Semantic Networks
Semantic Networks
Semantic Networks
This document concerns the management of the output of insight
generators, the software agents utilized in the insight generation
systems. The solution to managing these reports involves the automatic
creation of a repository for all materials generated by various
insight generators; this repository allows the user to navigate
through this continually growing space of marketing reports, gaining
new insights about the relationships between items of interest
and adding new insights in the process. The goal of the system
is to make all marketing information and insights generated by
the man/machine interaction available to the user, so that there
is a convergence towards a “conservation of information”.
To use a geometric metaphor, the goal is to make the user equidistant
from all information at all times, as illustrated below.
The output of insight generators like I Want is paper; every time
the system is run, a paper report is produced. If the system were
run for every retail account in every market, it would produce
hundreds of reports. If similar insight generators focused on
other insights (distribution, variety, coupons, shelf space, prices,
etc.), the collection of agents would produce thousands of reports.
If each agent were run for each brand item (each size, package
type, flavor, etc.), there could be many thousands of reports.
Finally, if all of the agents were run each month for all the
brands, then millions of reports could accumulate.
Further, these agents could be run for a firm’s competitors. The
system could be run backwards; that is to say, it
could be run from the perspective of the brand’s competitors in
a particular category. From this, the brand group could learn
where their brand is vulnerable to attack from competitors seeking
to take merchandising support away from it. Also, the sales force
could be informed where not to ask for more support, such
as in the instance where their brand is receiving far more feature
support than its volume share warrants. Such use of this system
can be called exposure analysis and it was further explored
in the Market Opportunity Inspector (MOI) prototype.
One approach to dealing with all of these insights is summarization,
which is explored in the Marketing Opportunity
Inspector (MOI) document. The MOI system assumes that an “I Want…”
system has been run for a brand in all accounts in all markets.
Each page of output corresponds to an exposure, an opportunity
or neither for the brand. MOI takes these and summarizes the number
and magnitude of the opportunities and exposures.

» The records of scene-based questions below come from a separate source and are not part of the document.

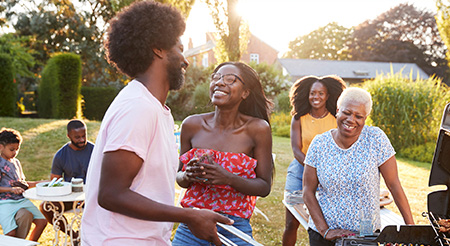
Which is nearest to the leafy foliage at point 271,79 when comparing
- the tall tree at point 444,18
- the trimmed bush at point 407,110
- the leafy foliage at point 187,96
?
the leafy foliage at point 187,96

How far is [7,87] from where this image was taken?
1450 cm

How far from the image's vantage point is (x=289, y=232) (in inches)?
166

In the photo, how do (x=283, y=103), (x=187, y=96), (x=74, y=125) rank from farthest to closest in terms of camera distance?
(x=187, y=96), (x=283, y=103), (x=74, y=125)

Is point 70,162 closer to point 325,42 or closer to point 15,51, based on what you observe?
point 15,51

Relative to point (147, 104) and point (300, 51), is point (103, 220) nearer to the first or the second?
point (147, 104)

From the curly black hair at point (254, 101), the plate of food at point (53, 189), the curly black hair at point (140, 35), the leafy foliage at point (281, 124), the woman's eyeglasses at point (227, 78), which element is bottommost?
the leafy foliage at point (281, 124)

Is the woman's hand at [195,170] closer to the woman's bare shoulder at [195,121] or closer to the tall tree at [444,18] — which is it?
the woman's bare shoulder at [195,121]

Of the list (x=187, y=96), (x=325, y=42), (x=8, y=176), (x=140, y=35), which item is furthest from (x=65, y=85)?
(x=325, y=42)

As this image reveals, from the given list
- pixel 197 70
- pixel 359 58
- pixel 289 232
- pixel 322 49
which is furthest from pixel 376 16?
pixel 289 232

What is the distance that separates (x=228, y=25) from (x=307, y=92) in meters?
5.83

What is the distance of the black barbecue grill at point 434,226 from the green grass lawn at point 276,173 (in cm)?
315

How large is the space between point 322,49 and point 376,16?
45.7 feet

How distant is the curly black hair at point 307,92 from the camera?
15.5 feet

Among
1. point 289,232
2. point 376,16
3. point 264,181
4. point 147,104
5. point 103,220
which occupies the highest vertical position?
point 376,16
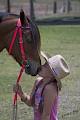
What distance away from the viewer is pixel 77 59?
523 inches

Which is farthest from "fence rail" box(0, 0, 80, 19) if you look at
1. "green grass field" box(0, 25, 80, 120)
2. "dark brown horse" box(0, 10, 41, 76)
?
"dark brown horse" box(0, 10, 41, 76)

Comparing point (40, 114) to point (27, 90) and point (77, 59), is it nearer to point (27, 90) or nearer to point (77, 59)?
point (27, 90)

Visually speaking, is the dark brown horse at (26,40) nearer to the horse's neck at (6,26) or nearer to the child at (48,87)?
the horse's neck at (6,26)

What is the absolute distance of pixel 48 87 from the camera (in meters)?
4.17

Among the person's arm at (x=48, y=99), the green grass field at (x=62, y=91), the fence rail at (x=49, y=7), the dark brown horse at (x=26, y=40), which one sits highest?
the dark brown horse at (x=26, y=40)

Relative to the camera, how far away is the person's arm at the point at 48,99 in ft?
13.5

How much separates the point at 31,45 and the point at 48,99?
53 centimetres

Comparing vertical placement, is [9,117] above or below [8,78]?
above

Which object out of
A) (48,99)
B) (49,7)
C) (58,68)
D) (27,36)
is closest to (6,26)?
(27,36)

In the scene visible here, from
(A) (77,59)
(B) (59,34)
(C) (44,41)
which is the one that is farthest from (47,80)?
(B) (59,34)

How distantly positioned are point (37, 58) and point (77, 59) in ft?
29.8

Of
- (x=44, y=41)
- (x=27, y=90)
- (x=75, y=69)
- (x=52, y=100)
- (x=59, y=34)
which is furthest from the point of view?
(x=59, y=34)

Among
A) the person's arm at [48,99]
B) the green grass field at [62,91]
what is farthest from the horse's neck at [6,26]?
the green grass field at [62,91]

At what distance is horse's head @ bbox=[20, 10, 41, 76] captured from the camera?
14.0 feet
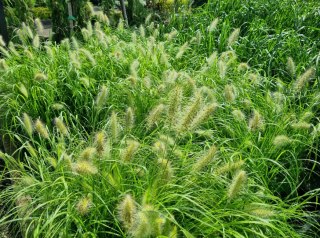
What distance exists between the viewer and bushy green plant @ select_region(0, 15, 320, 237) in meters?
1.95

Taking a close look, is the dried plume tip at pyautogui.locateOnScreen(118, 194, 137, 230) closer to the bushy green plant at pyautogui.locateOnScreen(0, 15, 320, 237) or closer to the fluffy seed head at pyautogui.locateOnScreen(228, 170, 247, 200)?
the bushy green plant at pyautogui.locateOnScreen(0, 15, 320, 237)

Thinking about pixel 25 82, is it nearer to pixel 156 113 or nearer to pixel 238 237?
pixel 156 113

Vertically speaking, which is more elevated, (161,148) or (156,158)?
(161,148)

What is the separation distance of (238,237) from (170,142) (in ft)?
2.02

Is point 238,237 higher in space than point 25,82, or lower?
higher

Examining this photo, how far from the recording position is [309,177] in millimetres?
2771

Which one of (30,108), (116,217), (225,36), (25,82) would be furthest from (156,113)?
(225,36)

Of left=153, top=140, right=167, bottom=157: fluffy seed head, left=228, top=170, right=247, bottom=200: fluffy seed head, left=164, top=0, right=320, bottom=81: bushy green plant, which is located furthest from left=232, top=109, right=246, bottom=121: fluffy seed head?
left=164, top=0, right=320, bottom=81: bushy green plant

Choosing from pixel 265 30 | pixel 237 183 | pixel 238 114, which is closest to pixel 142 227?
pixel 237 183

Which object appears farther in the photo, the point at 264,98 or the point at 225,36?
the point at 225,36

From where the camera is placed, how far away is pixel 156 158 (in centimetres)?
227

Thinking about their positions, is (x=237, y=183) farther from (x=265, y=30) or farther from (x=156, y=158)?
(x=265, y=30)

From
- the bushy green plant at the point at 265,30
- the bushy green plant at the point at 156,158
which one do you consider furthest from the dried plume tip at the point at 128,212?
the bushy green plant at the point at 265,30

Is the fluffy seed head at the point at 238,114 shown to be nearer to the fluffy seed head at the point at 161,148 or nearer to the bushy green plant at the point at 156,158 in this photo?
the bushy green plant at the point at 156,158
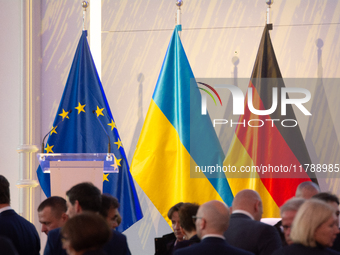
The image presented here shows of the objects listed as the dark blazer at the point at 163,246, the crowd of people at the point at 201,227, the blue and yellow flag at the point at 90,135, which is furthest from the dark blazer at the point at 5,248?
Result: the blue and yellow flag at the point at 90,135

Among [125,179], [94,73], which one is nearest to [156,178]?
[125,179]

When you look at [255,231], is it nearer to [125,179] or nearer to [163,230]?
[125,179]

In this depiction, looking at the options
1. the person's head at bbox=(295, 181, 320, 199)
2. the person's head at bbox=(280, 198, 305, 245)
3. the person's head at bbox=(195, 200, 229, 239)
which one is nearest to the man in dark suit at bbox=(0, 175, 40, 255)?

The output of
the system is again a sheet of paper. MOI helps to generate insights
about a brand’s situation, by locating its strengths and its weaknesses.
The output of one insight generation system (I Want) became the
input of another insight generating system (MOI). In both systems
the output is a high-quality paper report. Insight generating
systems such as MOI are employed to summarize the lower level
information and pinpoint insights from this mass of textual output.
But, the summaries themselves also add to the ever-growing output
and must also be made available to users.
A second approach to the problem of insight management is to manage
the output itself as a sort of library of information known
about the brand. This library would be part of a system that manages
information and insights that are in the form of compound documents,
i.e. pictures and text, that goes beyond a strict hierarchical
arrangement. The user needs to be able to move in multiple directions
from any vantage point and create hierarchies as needed. The information
needs to be arranged in a structure that follows the intrinsic
relationships between the context of the reports and their contents.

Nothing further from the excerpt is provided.